Your tasks:
1. In what year was the writer of the Ukraine essay born, according to the essay?
2. Return the part of the Ukraine essay that begins at the words "At school, my" and stops after the words "significant career limits.".

Excerpt to read:
Russian President Vladimir Putin recently accused us of becoming an anti-Russian enclave. I now believe that he is right. What he fails to mention is that he is the one who made us anti-Russian.
Just as Bulgakov did in the 20th century, many Russian commentators cast aspersions on Ukrainian independence and scoff at the Ukrainian language. Supporters of Putin’s invasion keep claiming that Russia is fighting Nazis and preventing Ukraine from oppressing ethnic Russians in the Donbas and elsewhere. To liberate us from ourselves, the Kremlin’s forces started shelling our major cities, where Russian speakers remain the majority.
Like Bulgakov, I was born in Kyiv—in my case in 1991, the year Ukraine gained independence. Unlike in the west of Ukraine, almost nobody around me spoke Ukrainian. My Russian-speaking parents had grown up in Soviet Ukraine. My grandparents viewed the fall of the U.S.S.R. as a major tragedy. At home, my mother and father would discuss the flourishing culture of Moscow and St. Petersburg. They knew most of the major Russian composers, yet never took the time to look for Ukrainian ones. They thought that Ukrainian literature would never be able to compete with world-famous work of writers such as Dostoyevsky or Bulgakov. They were never taught in school about how the Soviet authorities executed members of the Ukrainian resistance during and after World War II, and they viewed residents of rural Ukraine as forever whining about past miseries.
At school, my underpaid and unenthusiastic teachers murmured about the heroic periods of Ukrainian history and begged us to read tragic masterpieces of Ukrainian literature. But as soon as I left the classroom, I dove into a Russian world. Before 2013, if you wanted to have a good job in journalism, you had to know, speak, and write in Russian, which created opportunities to address a relatively wide audience. Speaking Ukrainian as your primary language meant significant career limits.
In my childhood and early adult years, Ukraine was awash in movies that consistently portrayed my country and its citizens in negative ways. In the crime drama Brat 2, the hero is a Russian chauvinist. Ukrainians are portrayed as gangsters. In Kandagar, a war drama about Russian pilots smuggling arms to Afghanistan, a Ukrainian team member is a coward. On TV shows, Russians were our older brothers—smarter, more urbane, and superior in general. They were the ones who prevailed in World War II and saved all of Europe. Ukrainians were funny younger brothers with a silly language and a primitive culture.

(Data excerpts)

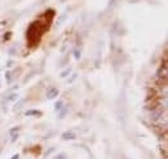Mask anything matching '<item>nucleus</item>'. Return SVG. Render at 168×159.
Segmentation results:
<instances>
[{
	"instance_id": "8",
	"label": "nucleus",
	"mask_w": 168,
	"mask_h": 159,
	"mask_svg": "<svg viewBox=\"0 0 168 159\" xmlns=\"http://www.w3.org/2000/svg\"><path fill=\"white\" fill-rule=\"evenodd\" d=\"M5 79H7V83H11L12 81V73L11 71H7L5 73Z\"/></svg>"
},
{
	"instance_id": "14",
	"label": "nucleus",
	"mask_w": 168,
	"mask_h": 159,
	"mask_svg": "<svg viewBox=\"0 0 168 159\" xmlns=\"http://www.w3.org/2000/svg\"><path fill=\"white\" fill-rule=\"evenodd\" d=\"M12 159H20V155H18V154H16V155H13V158Z\"/></svg>"
},
{
	"instance_id": "13",
	"label": "nucleus",
	"mask_w": 168,
	"mask_h": 159,
	"mask_svg": "<svg viewBox=\"0 0 168 159\" xmlns=\"http://www.w3.org/2000/svg\"><path fill=\"white\" fill-rule=\"evenodd\" d=\"M75 78H76V74H73L70 79H67V81H69V83H73V81H74V79H75Z\"/></svg>"
},
{
	"instance_id": "5",
	"label": "nucleus",
	"mask_w": 168,
	"mask_h": 159,
	"mask_svg": "<svg viewBox=\"0 0 168 159\" xmlns=\"http://www.w3.org/2000/svg\"><path fill=\"white\" fill-rule=\"evenodd\" d=\"M54 109L58 110V111L60 110H62L63 109V102H62V101H57V102L54 103Z\"/></svg>"
},
{
	"instance_id": "6",
	"label": "nucleus",
	"mask_w": 168,
	"mask_h": 159,
	"mask_svg": "<svg viewBox=\"0 0 168 159\" xmlns=\"http://www.w3.org/2000/svg\"><path fill=\"white\" fill-rule=\"evenodd\" d=\"M70 73H71V67H69V69H66L65 71H62L61 78H67V76L70 75Z\"/></svg>"
},
{
	"instance_id": "10",
	"label": "nucleus",
	"mask_w": 168,
	"mask_h": 159,
	"mask_svg": "<svg viewBox=\"0 0 168 159\" xmlns=\"http://www.w3.org/2000/svg\"><path fill=\"white\" fill-rule=\"evenodd\" d=\"M60 111H61V114H60V118L62 119V118L65 117V114L67 113V109H66V107H63V109H62V110H60Z\"/></svg>"
},
{
	"instance_id": "11",
	"label": "nucleus",
	"mask_w": 168,
	"mask_h": 159,
	"mask_svg": "<svg viewBox=\"0 0 168 159\" xmlns=\"http://www.w3.org/2000/svg\"><path fill=\"white\" fill-rule=\"evenodd\" d=\"M74 57H75L76 60H79V58H80V50H79V49H76L75 52H74Z\"/></svg>"
},
{
	"instance_id": "15",
	"label": "nucleus",
	"mask_w": 168,
	"mask_h": 159,
	"mask_svg": "<svg viewBox=\"0 0 168 159\" xmlns=\"http://www.w3.org/2000/svg\"><path fill=\"white\" fill-rule=\"evenodd\" d=\"M12 65H13V61H8V64H7V66H12Z\"/></svg>"
},
{
	"instance_id": "3",
	"label": "nucleus",
	"mask_w": 168,
	"mask_h": 159,
	"mask_svg": "<svg viewBox=\"0 0 168 159\" xmlns=\"http://www.w3.org/2000/svg\"><path fill=\"white\" fill-rule=\"evenodd\" d=\"M150 117L153 120H159L160 118H162V111H160V110H154V111L151 113Z\"/></svg>"
},
{
	"instance_id": "9",
	"label": "nucleus",
	"mask_w": 168,
	"mask_h": 159,
	"mask_svg": "<svg viewBox=\"0 0 168 159\" xmlns=\"http://www.w3.org/2000/svg\"><path fill=\"white\" fill-rule=\"evenodd\" d=\"M65 18H66V13L62 14V16H61V18H60L58 22H57V26H61L62 23H63V20H65Z\"/></svg>"
},
{
	"instance_id": "2",
	"label": "nucleus",
	"mask_w": 168,
	"mask_h": 159,
	"mask_svg": "<svg viewBox=\"0 0 168 159\" xmlns=\"http://www.w3.org/2000/svg\"><path fill=\"white\" fill-rule=\"evenodd\" d=\"M25 115H27V117H40L42 111L40 110H27L25 113Z\"/></svg>"
},
{
	"instance_id": "12",
	"label": "nucleus",
	"mask_w": 168,
	"mask_h": 159,
	"mask_svg": "<svg viewBox=\"0 0 168 159\" xmlns=\"http://www.w3.org/2000/svg\"><path fill=\"white\" fill-rule=\"evenodd\" d=\"M53 159H67V158H66V155H65V154H58V155L54 156Z\"/></svg>"
},
{
	"instance_id": "7",
	"label": "nucleus",
	"mask_w": 168,
	"mask_h": 159,
	"mask_svg": "<svg viewBox=\"0 0 168 159\" xmlns=\"http://www.w3.org/2000/svg\"><path fill=\"white\" fill-rule=\"evenodd\" d=\"M16 98H18V95H17V93H12L11 96L7 97V101H14Z\"/></svg>"
},
{
	"instance_id": "4",
	"label": "nucleus",
	"mask_w": 168,
	"mask_h": 159,
	"mask_svg": "<svg viewBox=\"0 0 168 159\" xmlns=\"http://www.w3.org/2000/svg\"><path fill=\"white\" fill-rule=\"evenodd\" d=\"M62 138L63 140H75L76 134L73 133V132H65V133L62 134Z\"/></svg>"
},
{
	"instance_id": "1",
	"label": "nucleus",
	"mask_w": 168,
	"mask_h": 159,
	"mask_svg": "<svg viewBox=\"0 0 168 159\" xmlns=\"http://www.w3.org/2000/svg\"><path fill=\"white\" fill-rule=\"evenodd\" d=\"M58 95V89L57 88H54V87H52V88H49L47 92V98L48 100H53L56 96Z\"/></svg>"
}]
</instances>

Results by task:
1. 1991

2.
At school, my underpaid and unenthusiastic teachers murmured about the heroic periods of Ukrainian history and begged us to read tragic masterpieces of Ukrainian literature. But as soon as I left the classroom, I dove into a Russian world. Before 2013, if you wanted to have a good job in journalism, you had to know, speak, and write in Russian, which created opportunities to address a relatively wide audience. Speaking Ukrainian as your primary language meant significant career limits.